╭─ Material provided

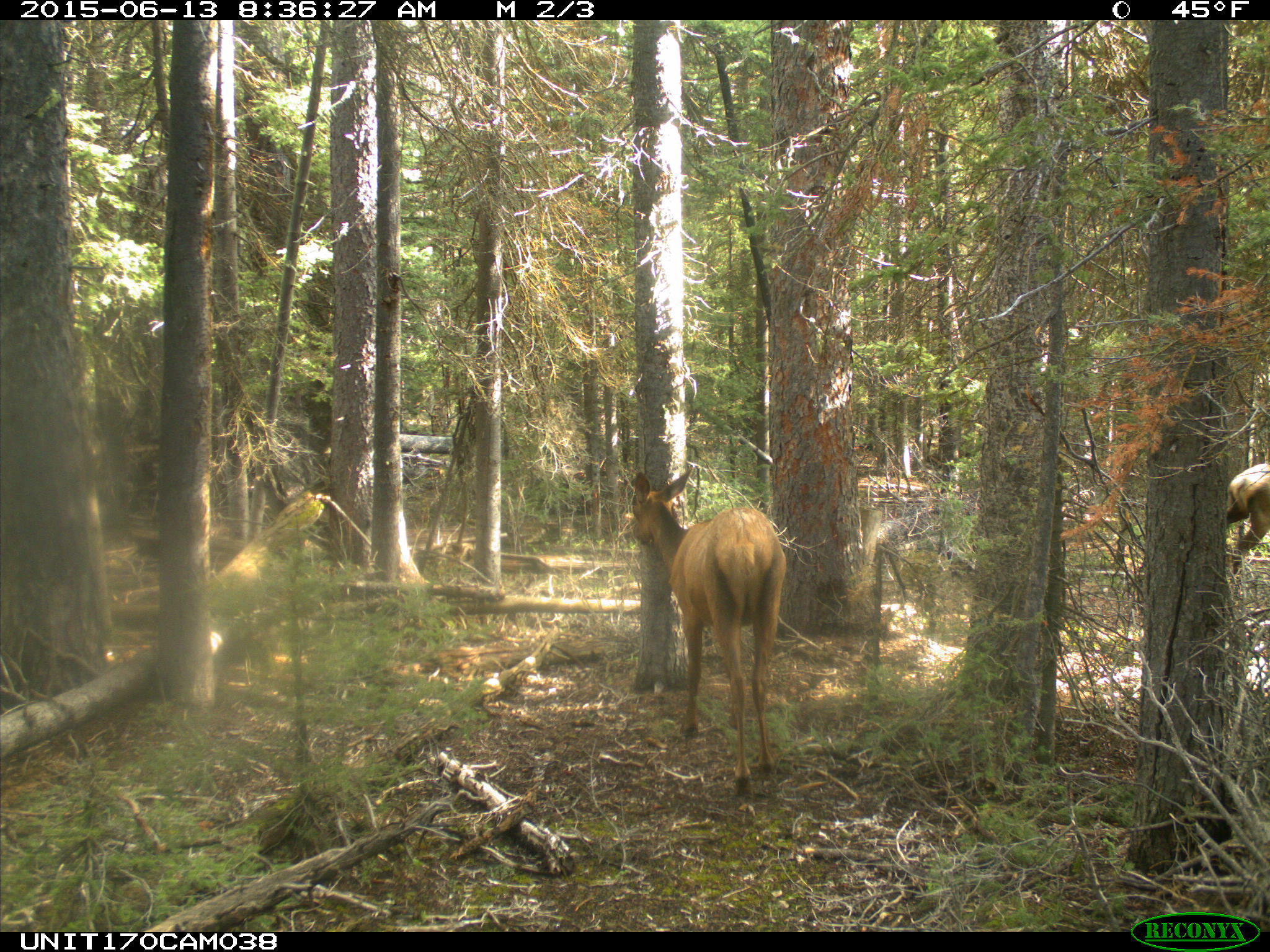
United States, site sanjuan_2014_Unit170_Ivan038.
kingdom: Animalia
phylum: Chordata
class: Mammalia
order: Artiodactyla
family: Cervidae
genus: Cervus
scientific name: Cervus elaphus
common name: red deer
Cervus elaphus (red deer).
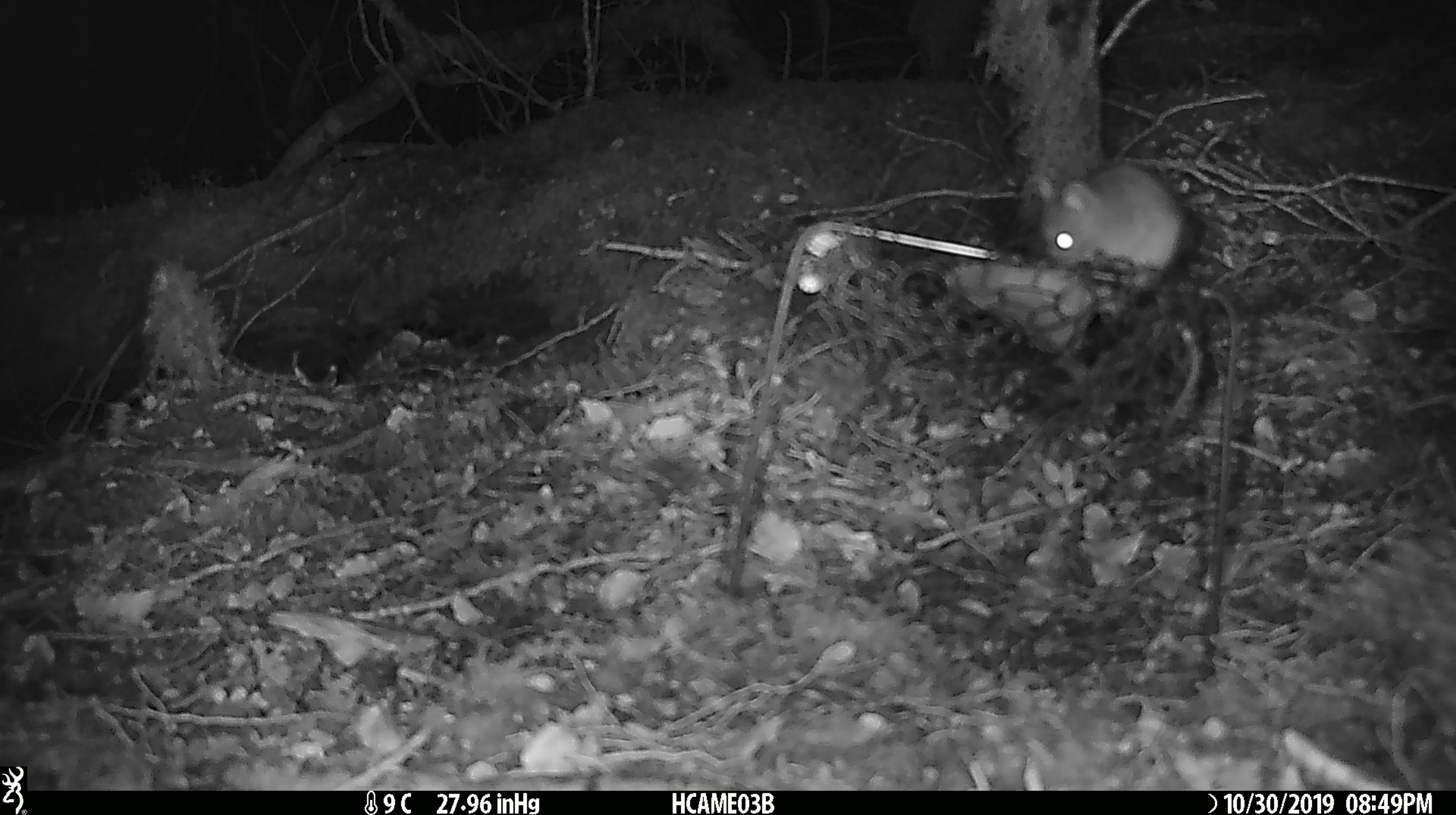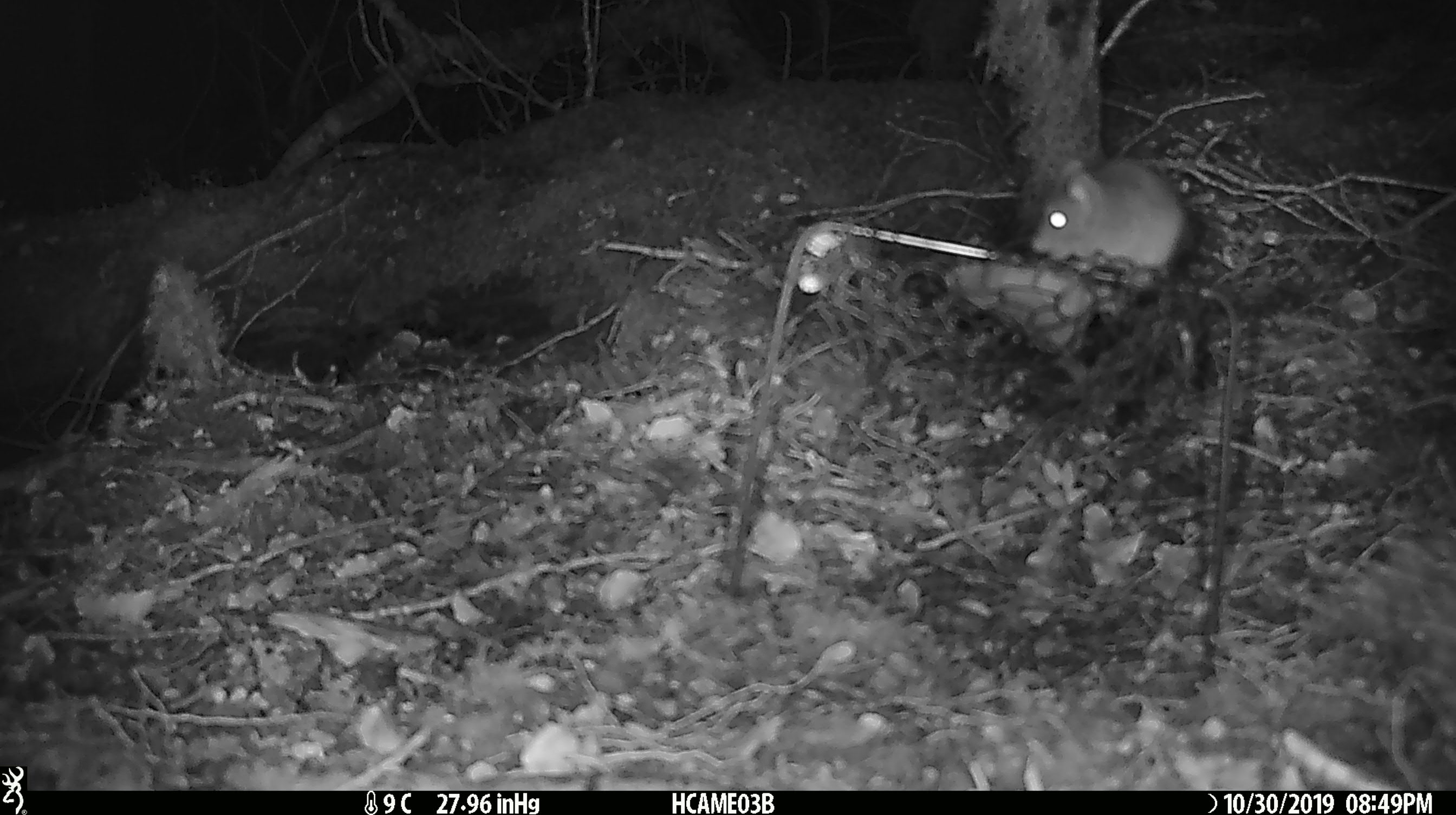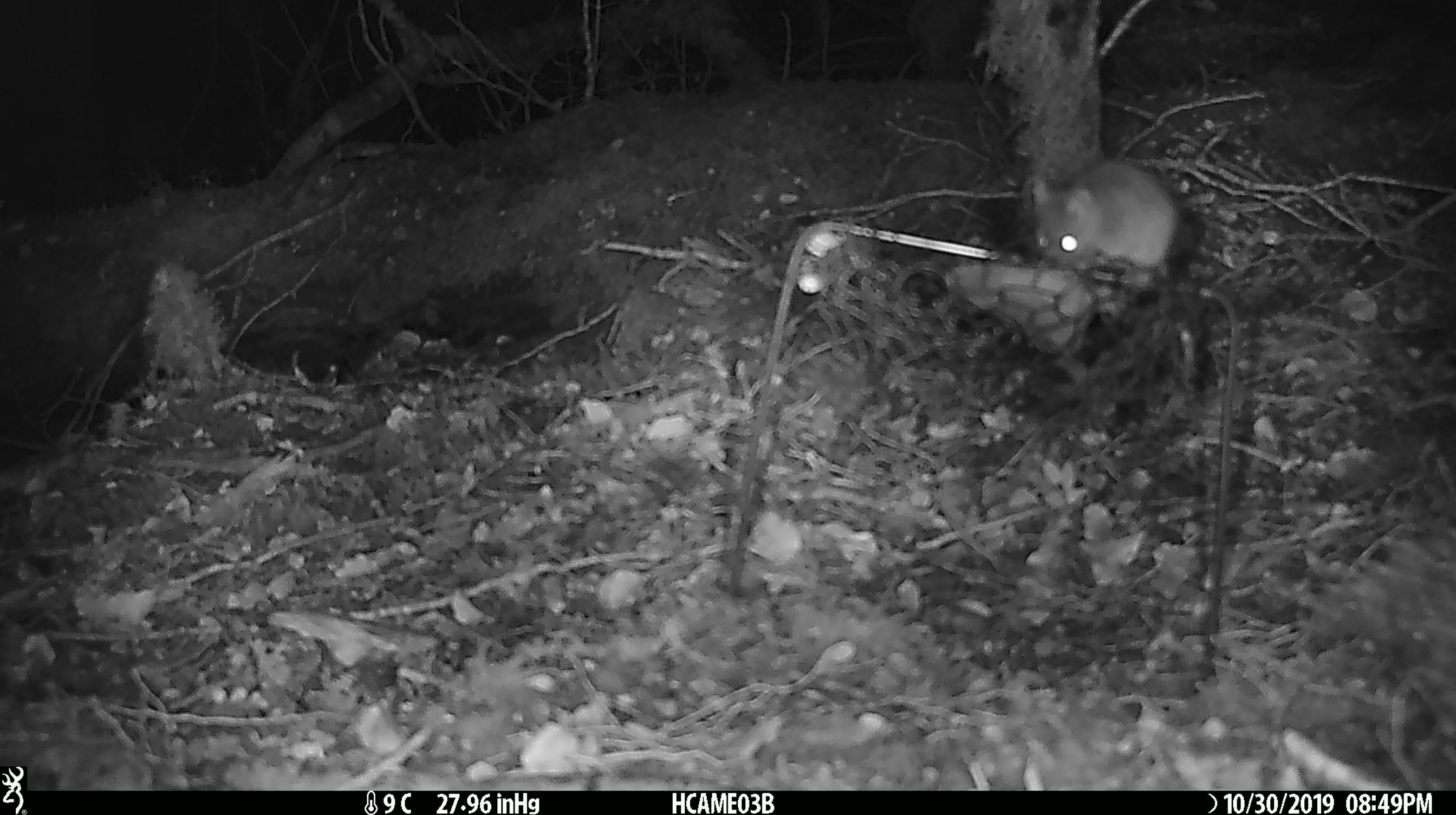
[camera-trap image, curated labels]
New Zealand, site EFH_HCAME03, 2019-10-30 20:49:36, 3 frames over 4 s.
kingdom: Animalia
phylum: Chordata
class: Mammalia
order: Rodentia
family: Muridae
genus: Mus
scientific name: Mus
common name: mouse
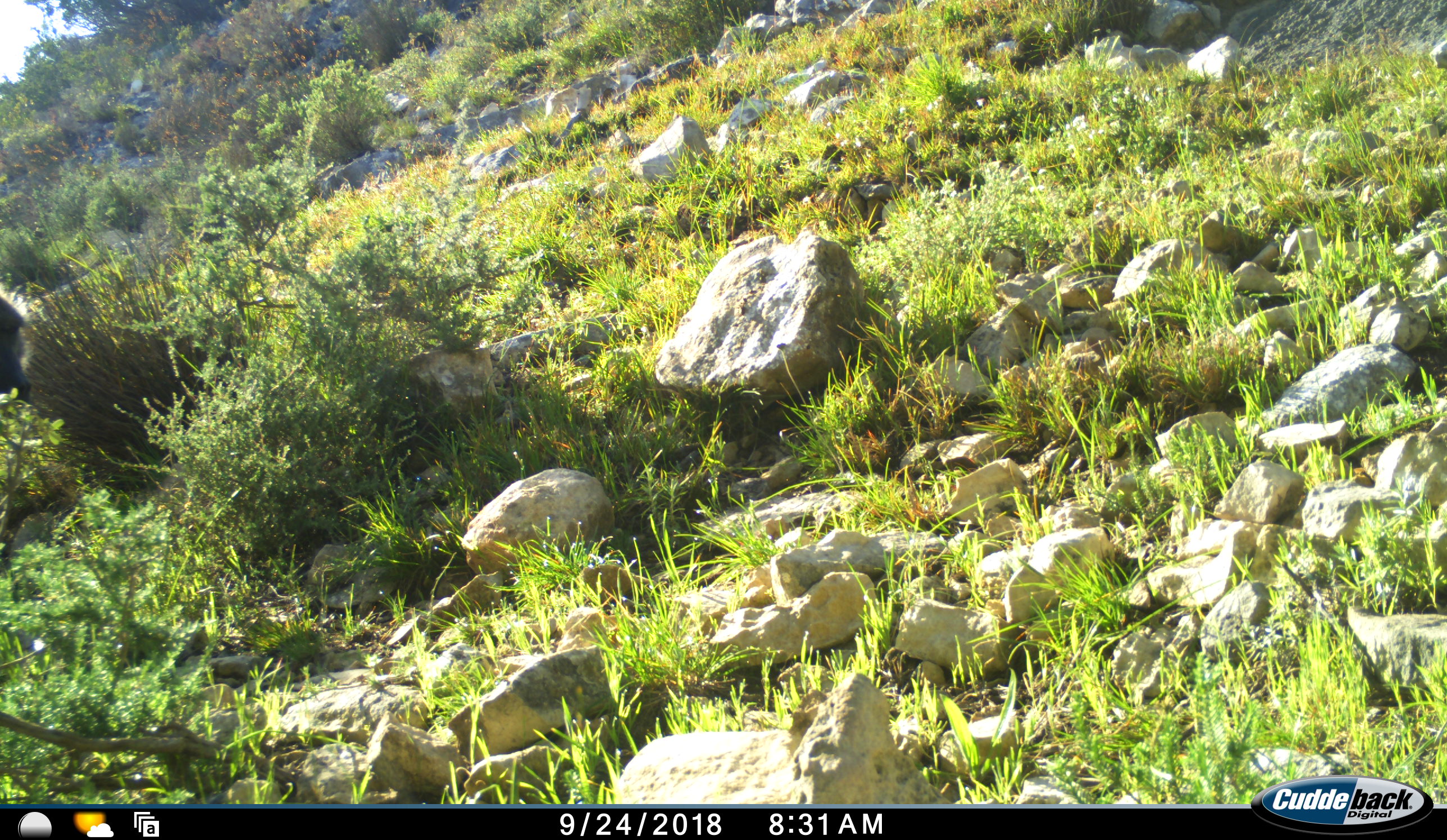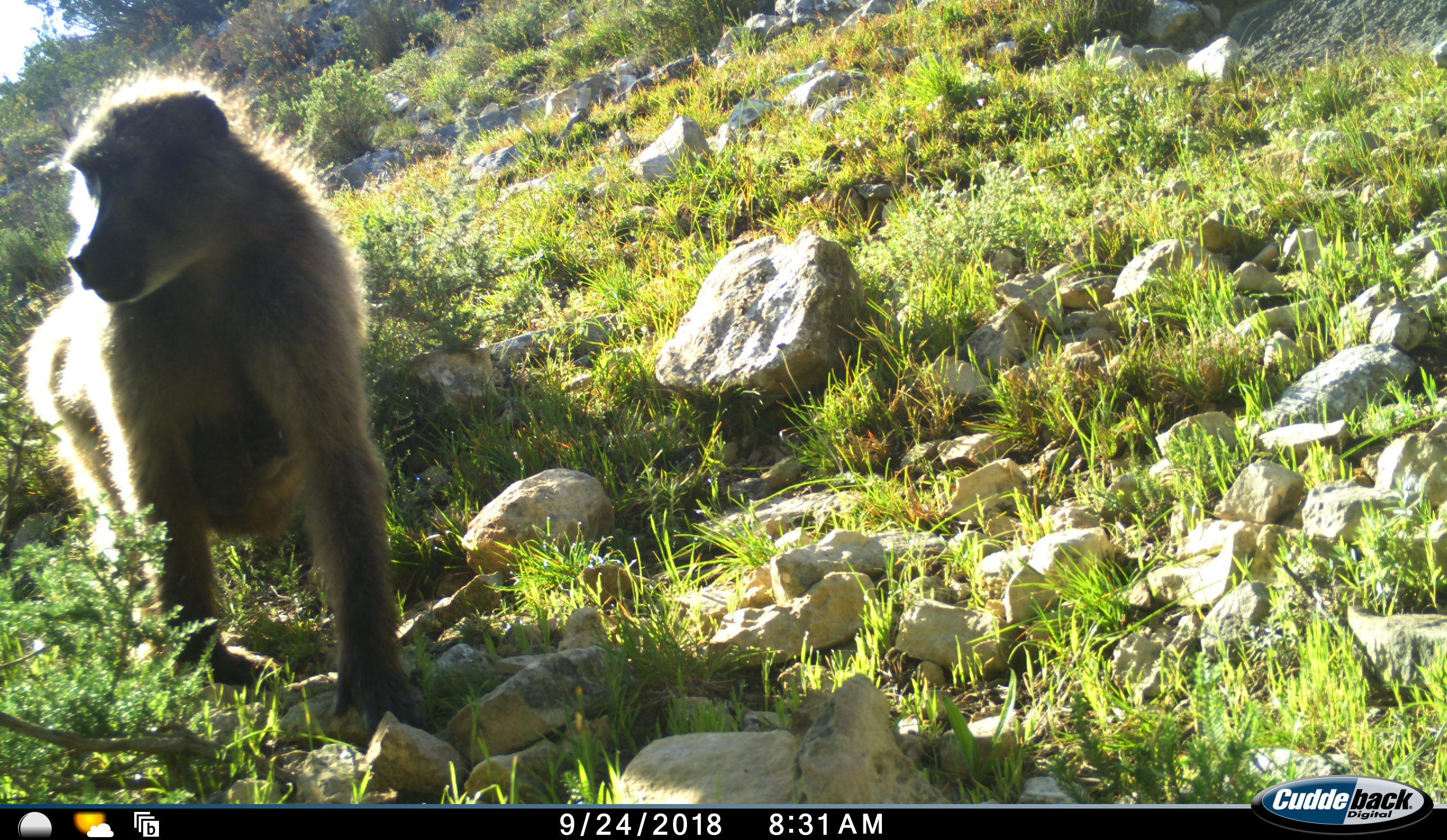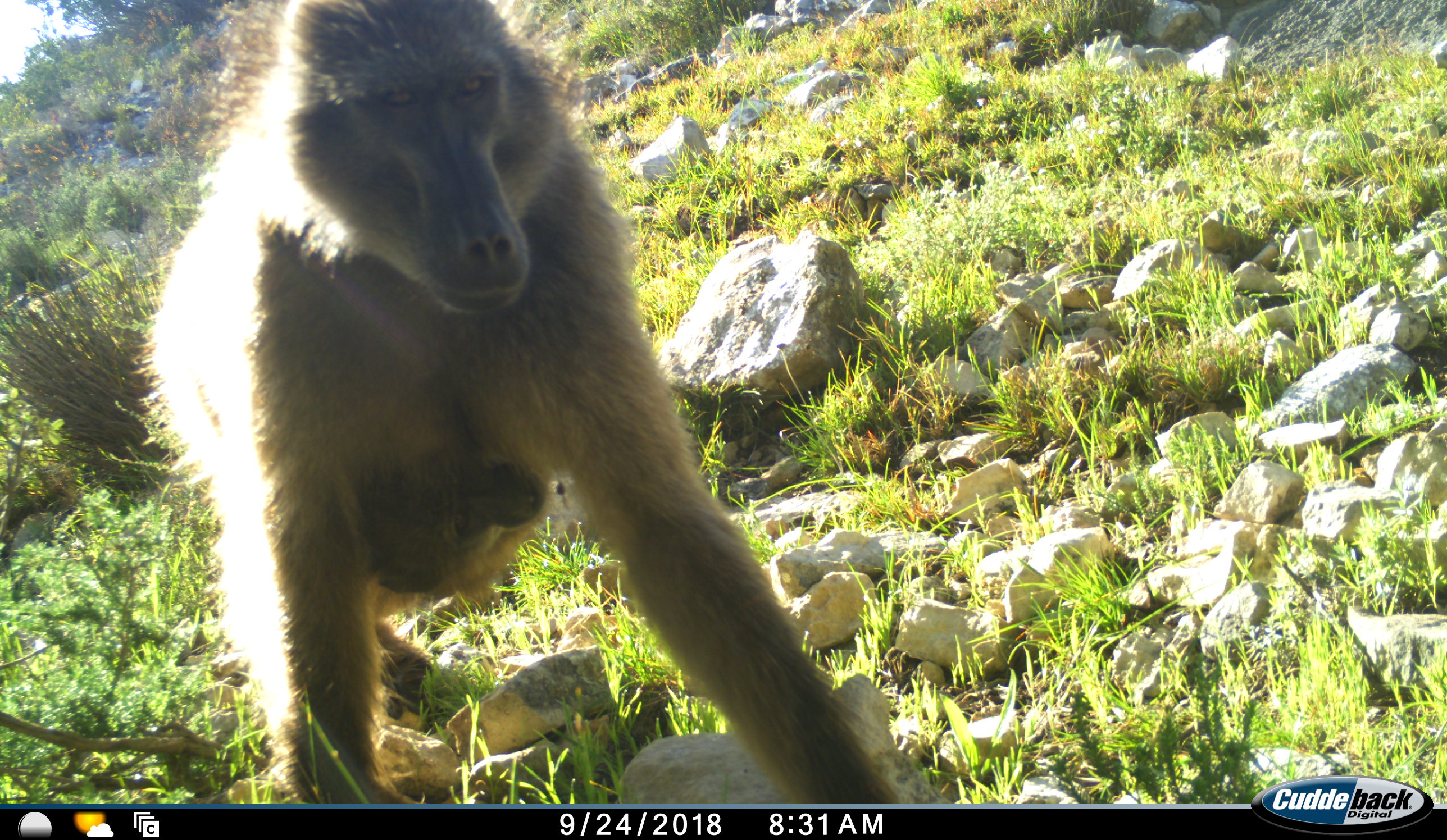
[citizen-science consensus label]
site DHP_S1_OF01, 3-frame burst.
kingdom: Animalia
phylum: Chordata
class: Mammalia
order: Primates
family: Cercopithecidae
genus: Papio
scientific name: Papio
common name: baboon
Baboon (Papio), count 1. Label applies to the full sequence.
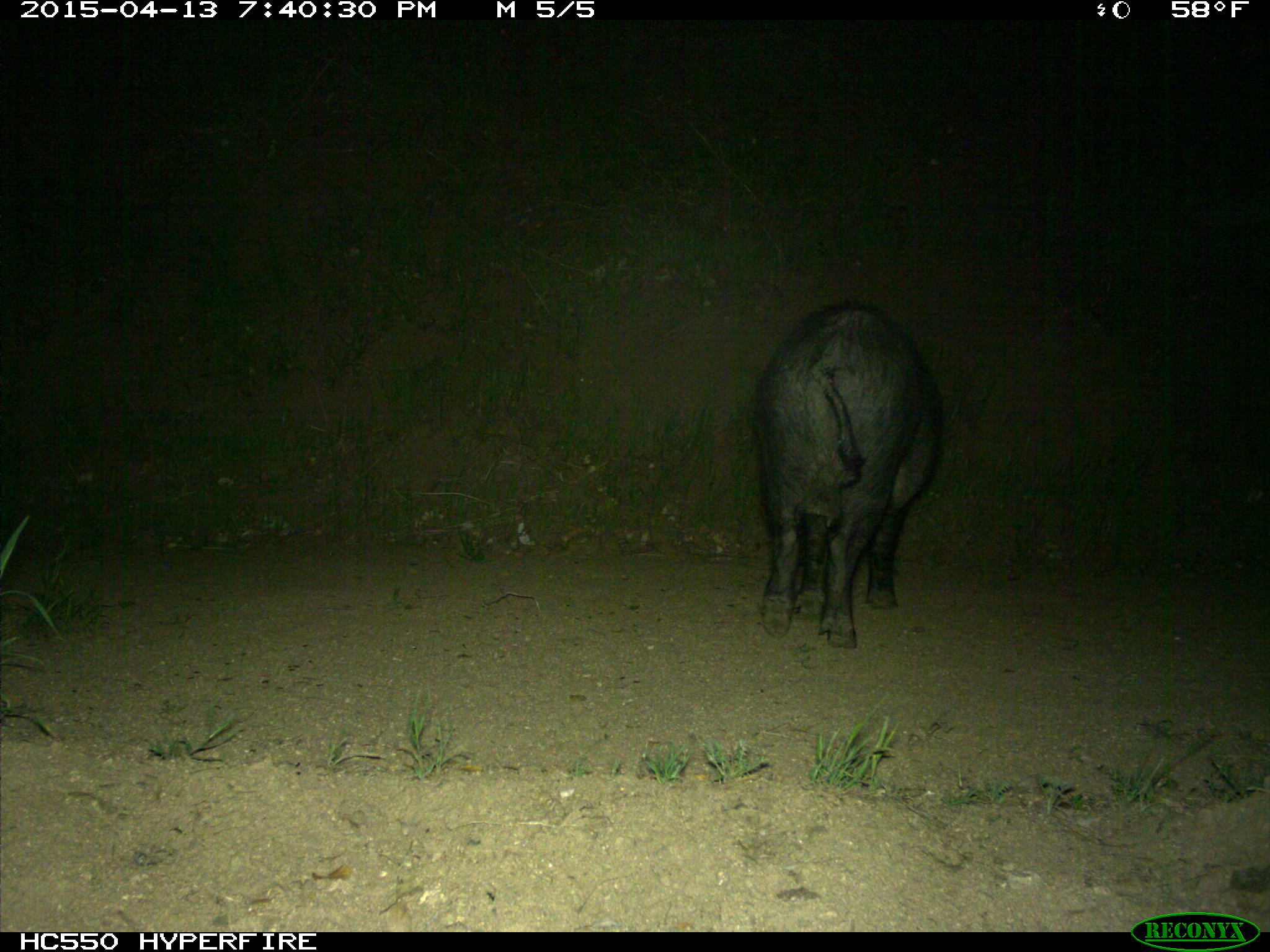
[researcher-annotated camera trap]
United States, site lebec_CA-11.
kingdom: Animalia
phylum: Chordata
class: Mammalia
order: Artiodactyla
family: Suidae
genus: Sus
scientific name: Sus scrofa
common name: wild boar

╰─

--- Exercise aim ---
Only the lines from the line holding "scientific name: Papio" through the last line above belong in the answer, repeated exactly; the pictures do not.

--- Solution for this problem ---
scientific name: Papio
common name: baboon
Baboon (Papio), count 1. Label applies to the full sequence.
[researcher-annotated camera trap]
United States, site lebec_CA-11.
kingdom: Animalia
phylum: Chordata
class: Mammalia
order: Artiodactyla
family: Suidae
genus: Sus
scientific name: Sus scrofa
common name: wild boar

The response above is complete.